English film producer and director. He was an influential figure in the British film industry of the 1940s. His films include Odd Man Out (1946), The Fallen Idol (1948), The Third Man (1949), Our Man in Havana (1960), and the Academy Award-winning musical Oliver! (1968).

Reed reached the pinnacle of his career in conjunction with producer Alexander Korda. He also collaborated with writer Graham Greene.

Reed was born in London, the son of the actor Herbert Beerbohm Tree, and followed his father onto the stage in 1924. He played small parts until he joined the writer Edgar Wallace as an actor and producer in 1927 on a series of plays adapted from his crime novels. In 1932 he entered films as a dialogue coach at Associated Talking Pictures. Apart from his debut feature, Midshipman Easy (1934), Reed mostly handled minor melodramas, the best of which was Laburnum Grove (1936). However, Bank Holiday (1938) and The Stars Look Down (1939), with their authentic local atmosphere and realistic performances, established him as one of Britain's leading directors, and the comedy thriller Night Train to Munich (1940) showed that he was capable of creating and sustaining suspense. He was a director with the Army Cinematograph Service 1942–45, made the wartime drama The Way Ahead (1944), and shared an Academy Award with US codirector Garson Kanin for The True Glory (1945), a documentary account of the final year of World War II.

> Collected data:
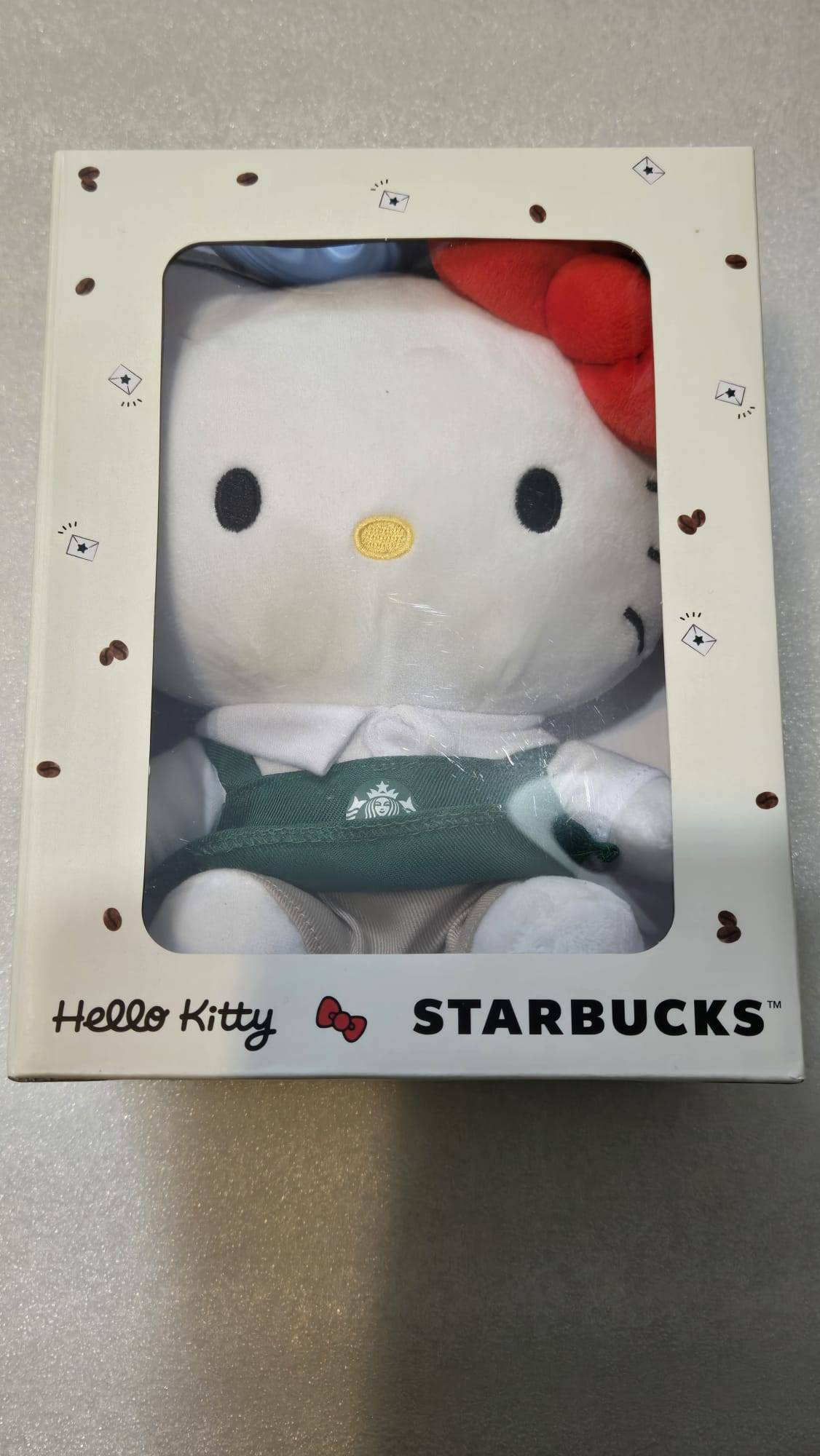Starbucks and Hello Kitty: Boxed plush - photo 2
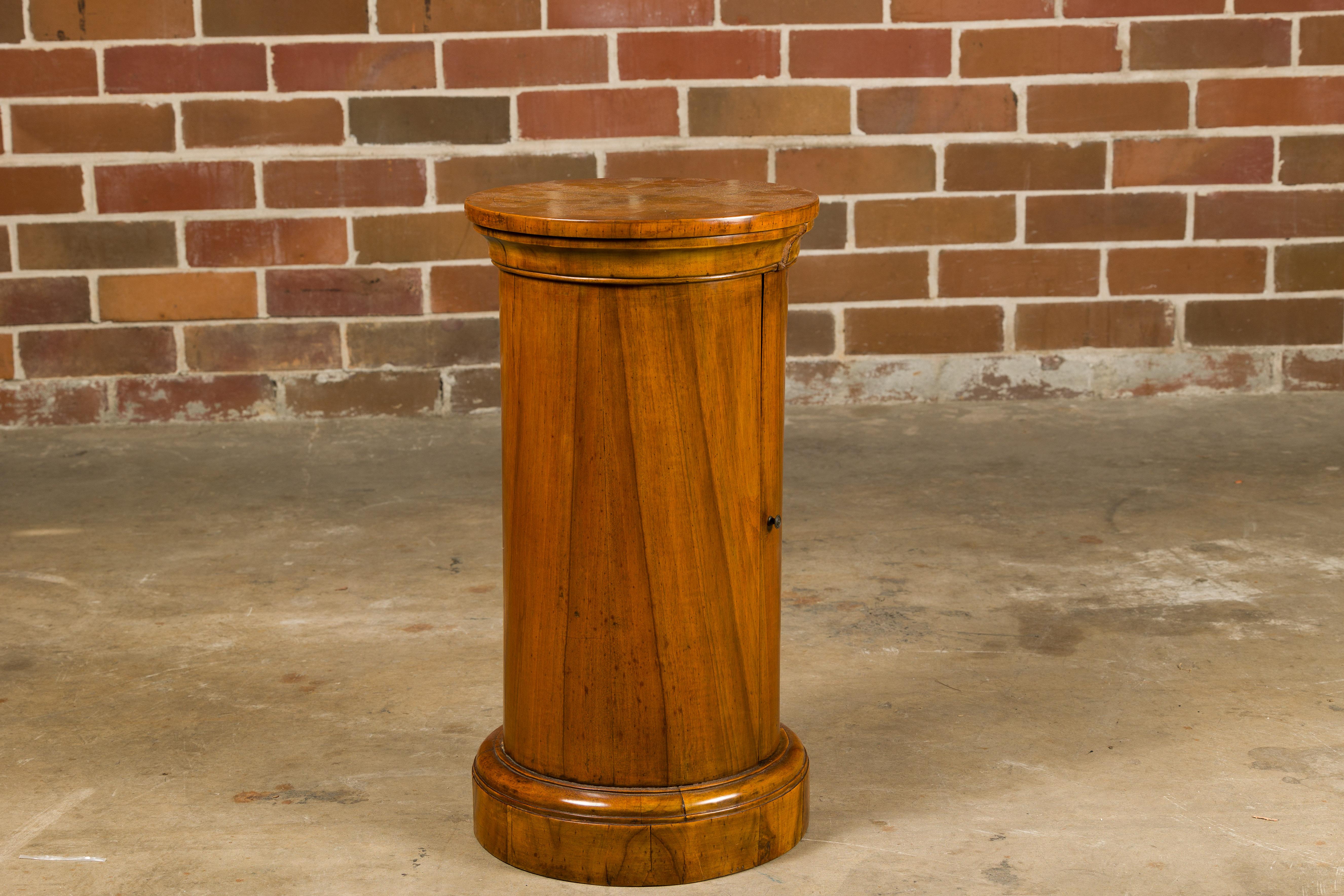 Italian 19th Century Walnut Drum Table with Single Door and Bookmatched Top In Fair Condition For Sale In Atlanta, GA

> Activity list:
a - From the passage about Reed, reproduce the part starting at "English film producer" and ending at "writer Graham Greene.".
b - Decide whether each statement agrees with the passage about Reed. Answer yes or no, and quote the words of the passage that decide it.
(i) Reed's father was the actor Herbert Beerbohm Tree.
(ii) Reed began his film career in 1932 as a producer.
(iii) Reed shared an Academy Award for The Way Ahead.
c - Translate this sentence from the passage about Reed into French: "Reed reached the pinnacle of his career in conjunction with producer Alexander Korda."

> Answer section:
a -
English film producer and director. He was an influential figure in the British film industry of the 1940s. His films include Odd Man Out (1946), The Fallen Idol (1948), The Third Man (1949), Our Man in Havana (1960), and the Academy Award-winning musical Oliver! (1968).

Reed reached the pinnacle of his career in conjunction with producer Alexander Korda. He also collaborated with writer Graham Greene.

b -
(i) Yes: "the son of the actor Herbert Beerbohm Tree"
(ii) No: "In 1932 he entered films as a dialogue coach at Associated Talking Pictures"
(iii) No: "shared an Academy Award with US codirector Garson Kanin for The True Glory (1945)"

c - Reed a atteint le sommet de sa carrière en collaboration avec le producteur Alexander Korda.